Given $X$ a projective smooth curve of genus $g$, let's $Sec_{d/2}(X)$ be the secant variety defined as the union of $Span(D)$, with $D$ that varies among all the divisor of degree $d/2$. Is it true that $dim(Sec_{d/2})$ is less or equal to $d$? I hope so, because I need this to prove that an opportune moduli space is not empty.

Answer 1

Let's write $\delta$ for $d/2$.

The space of effective divisors of degree $\delta$ on $X$ is just the symmetric product $\Sigma^\delta X$, that is, the quotient of $X^\delta$ by the symmetric group $S_\delta$. This has dimension $\delta$.

First let's assume that the general point of $\Sigma^\delta X$ corresponds to $\delta$ projectively independent points, so their span has dimension $\delta-1$. Then the same is true for a dense open subset $\Sigma^\delta_0 X$.

Let's form the incidence variety

$$ I = \{ (D,x) \mid x \in \operatorname{Span} D \} \subset \Sigma^\delta X \times \mathbb P^{g+d-1}.$$

Projection to $\Sigma^\delta X$ makes it clear that this has dimension $2 \delta-1$. On the other hand it surjects onto the secant variety $\operatorname{Sec}_\delta (X)$.

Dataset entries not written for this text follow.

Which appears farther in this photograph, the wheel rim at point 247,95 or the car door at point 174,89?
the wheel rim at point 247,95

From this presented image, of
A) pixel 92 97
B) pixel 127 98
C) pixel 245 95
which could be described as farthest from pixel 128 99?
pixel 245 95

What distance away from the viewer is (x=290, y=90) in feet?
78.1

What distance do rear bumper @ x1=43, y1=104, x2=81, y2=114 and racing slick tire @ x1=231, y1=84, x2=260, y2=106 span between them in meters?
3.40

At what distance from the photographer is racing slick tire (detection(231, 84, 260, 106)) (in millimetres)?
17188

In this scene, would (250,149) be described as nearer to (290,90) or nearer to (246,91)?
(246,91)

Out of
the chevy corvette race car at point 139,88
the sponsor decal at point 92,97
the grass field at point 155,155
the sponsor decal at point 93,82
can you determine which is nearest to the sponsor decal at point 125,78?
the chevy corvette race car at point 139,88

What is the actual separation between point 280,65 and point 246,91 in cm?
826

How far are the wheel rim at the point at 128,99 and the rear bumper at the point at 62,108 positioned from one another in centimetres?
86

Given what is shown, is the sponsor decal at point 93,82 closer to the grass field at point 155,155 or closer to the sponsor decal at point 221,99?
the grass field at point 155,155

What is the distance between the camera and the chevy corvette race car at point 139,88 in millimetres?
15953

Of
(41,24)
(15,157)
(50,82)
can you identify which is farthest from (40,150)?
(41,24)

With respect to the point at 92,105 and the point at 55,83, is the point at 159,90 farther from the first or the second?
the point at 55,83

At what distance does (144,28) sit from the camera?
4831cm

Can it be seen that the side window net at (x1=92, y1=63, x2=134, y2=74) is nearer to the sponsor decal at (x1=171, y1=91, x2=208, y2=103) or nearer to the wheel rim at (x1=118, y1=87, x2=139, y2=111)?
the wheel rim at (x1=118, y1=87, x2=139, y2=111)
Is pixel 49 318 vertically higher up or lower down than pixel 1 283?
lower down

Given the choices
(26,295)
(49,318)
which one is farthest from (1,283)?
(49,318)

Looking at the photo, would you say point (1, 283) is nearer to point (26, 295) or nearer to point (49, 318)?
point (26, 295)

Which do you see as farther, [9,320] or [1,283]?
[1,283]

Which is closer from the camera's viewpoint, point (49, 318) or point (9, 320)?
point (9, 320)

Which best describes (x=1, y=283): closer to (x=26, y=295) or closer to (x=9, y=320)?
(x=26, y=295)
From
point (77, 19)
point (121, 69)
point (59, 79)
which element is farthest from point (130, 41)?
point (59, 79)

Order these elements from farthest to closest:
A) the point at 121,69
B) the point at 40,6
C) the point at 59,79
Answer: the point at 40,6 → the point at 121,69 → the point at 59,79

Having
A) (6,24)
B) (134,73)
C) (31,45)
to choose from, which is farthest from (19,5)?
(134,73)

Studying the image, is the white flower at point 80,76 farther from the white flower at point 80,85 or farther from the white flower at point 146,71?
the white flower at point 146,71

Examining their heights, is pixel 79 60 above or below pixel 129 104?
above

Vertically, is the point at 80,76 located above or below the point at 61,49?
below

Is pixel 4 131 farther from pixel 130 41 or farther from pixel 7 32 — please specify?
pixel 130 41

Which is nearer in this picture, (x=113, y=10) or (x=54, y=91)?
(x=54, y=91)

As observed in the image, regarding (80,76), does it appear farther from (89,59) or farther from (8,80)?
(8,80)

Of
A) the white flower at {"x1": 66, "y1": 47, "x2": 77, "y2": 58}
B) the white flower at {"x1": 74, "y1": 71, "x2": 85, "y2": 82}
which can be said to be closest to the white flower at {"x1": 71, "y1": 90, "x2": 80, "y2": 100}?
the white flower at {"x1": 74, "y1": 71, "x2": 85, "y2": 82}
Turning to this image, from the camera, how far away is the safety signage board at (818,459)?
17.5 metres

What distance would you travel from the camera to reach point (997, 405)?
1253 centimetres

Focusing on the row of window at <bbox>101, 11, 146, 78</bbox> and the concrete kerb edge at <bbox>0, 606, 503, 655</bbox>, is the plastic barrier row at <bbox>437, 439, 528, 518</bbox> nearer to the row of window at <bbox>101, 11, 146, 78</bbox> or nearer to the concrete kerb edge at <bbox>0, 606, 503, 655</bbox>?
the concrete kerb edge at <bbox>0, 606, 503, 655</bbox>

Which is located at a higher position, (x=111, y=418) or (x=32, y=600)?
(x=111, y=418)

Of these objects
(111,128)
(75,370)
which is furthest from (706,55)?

Now if the general point of $\Sigma^\delta X$ is a divisor whose span has dimension $k<\delta-1$, the same argument shows that the secant variety has dimension at most $\delta+k$, which is even smaller.

Answer 2

@ArthurStuart A general formula for the dimension of a secant variety is the following: Let $X \subset \mathbb{P}^N$ be an irreducible, reduced variety of dimension $n$ over $\mathbb{C}$. Then the $expected$ $dimension$ of $Sec_s(X)$, for any $s \geq 1$, is $$ expdim Sec_s(X) = min\{ sn + s - 1, N \}. $$ It can be prove by using similar arguments as used in the answer by Asal Beag Dubh. The expected dimension is also the maximum possible dimension of the secant variety $Sec_s(X)$.